* YOUR INSTRUCTIONS:
Restate, word for word, each entry that follows, but skip its pictures.
⟨
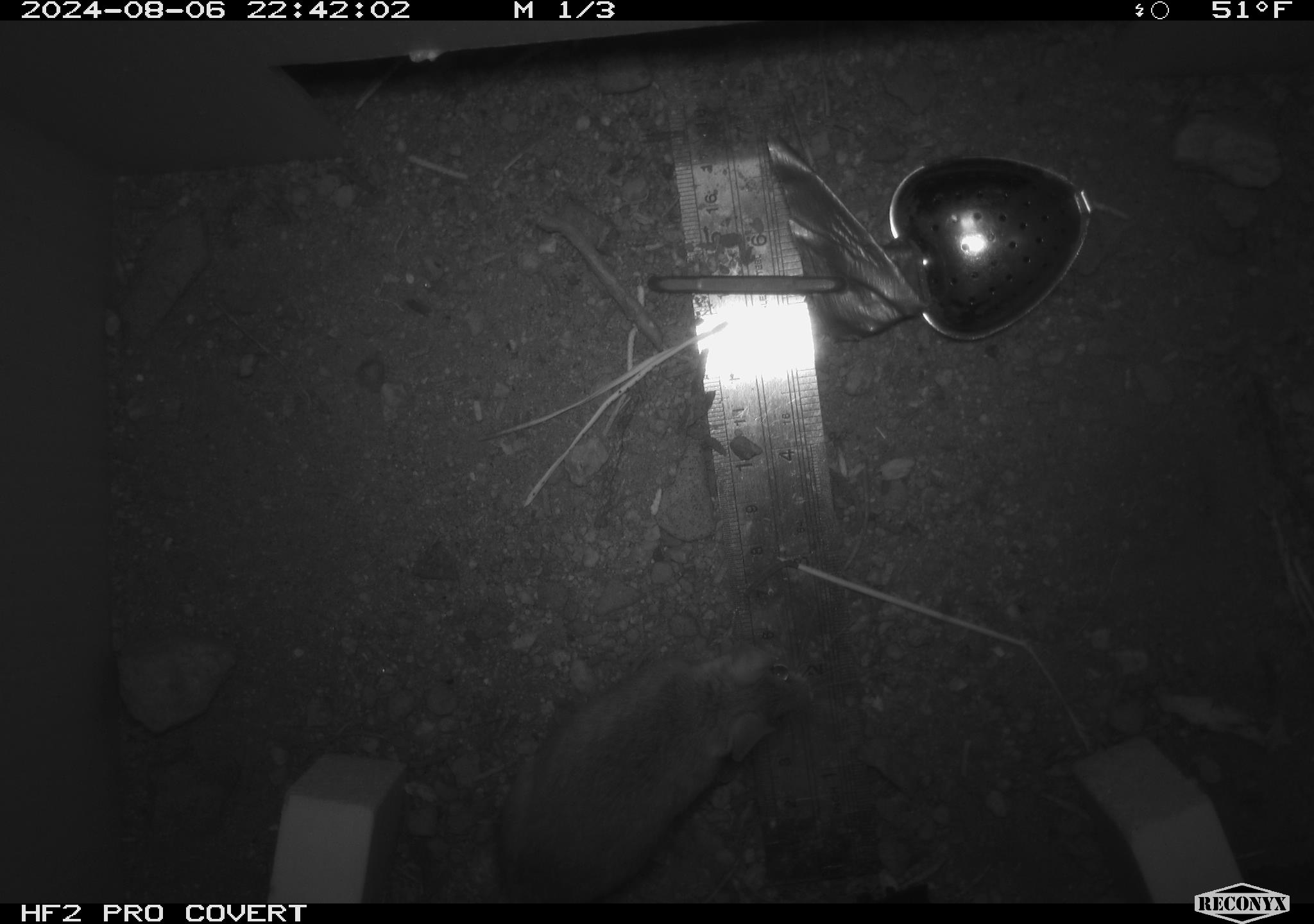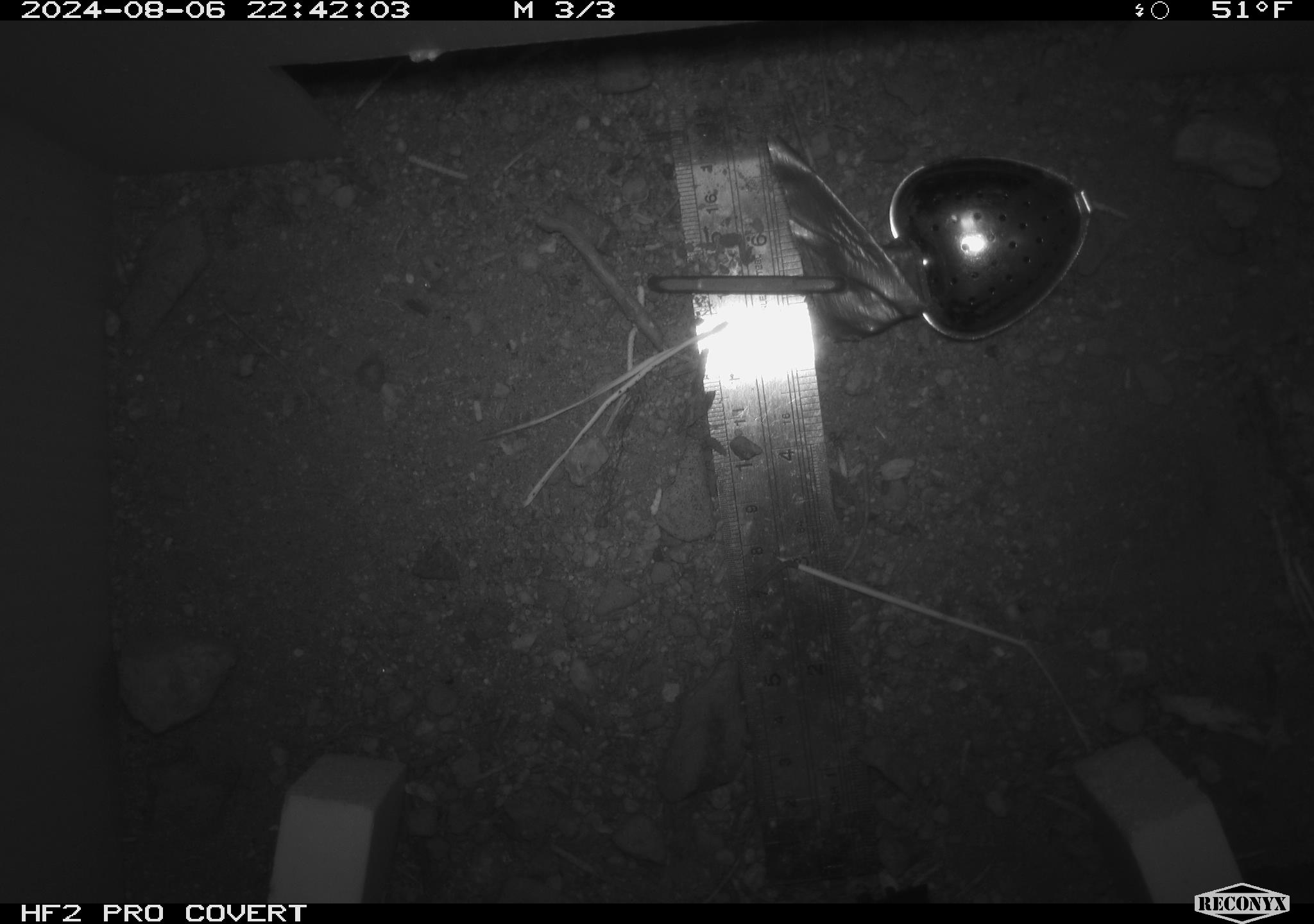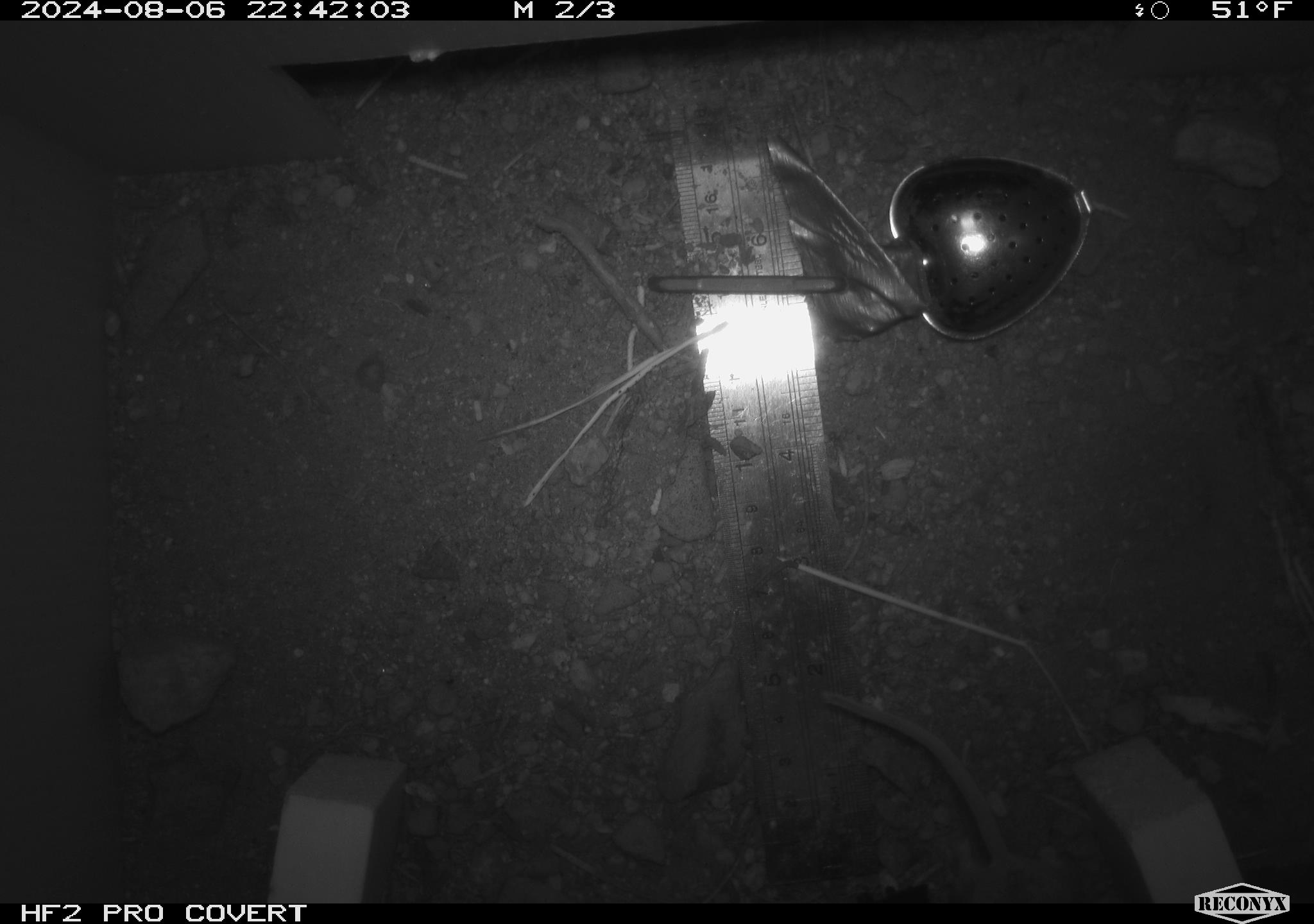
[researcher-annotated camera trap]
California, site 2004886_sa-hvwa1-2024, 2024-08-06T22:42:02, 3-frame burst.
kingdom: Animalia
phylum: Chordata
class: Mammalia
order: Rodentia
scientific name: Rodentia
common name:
⟩
* OUTPUT OF THE TASK:
[researcher-annotated camera trap]
California, site 2004886_sa-hvwa1-2024, 2024-08-06T22:42:02, 3-frame burst.
kingdom: Animalia
phylum: Chordata
class: Mammalia
order: Rodentia
scientific name: Rodentia
common name:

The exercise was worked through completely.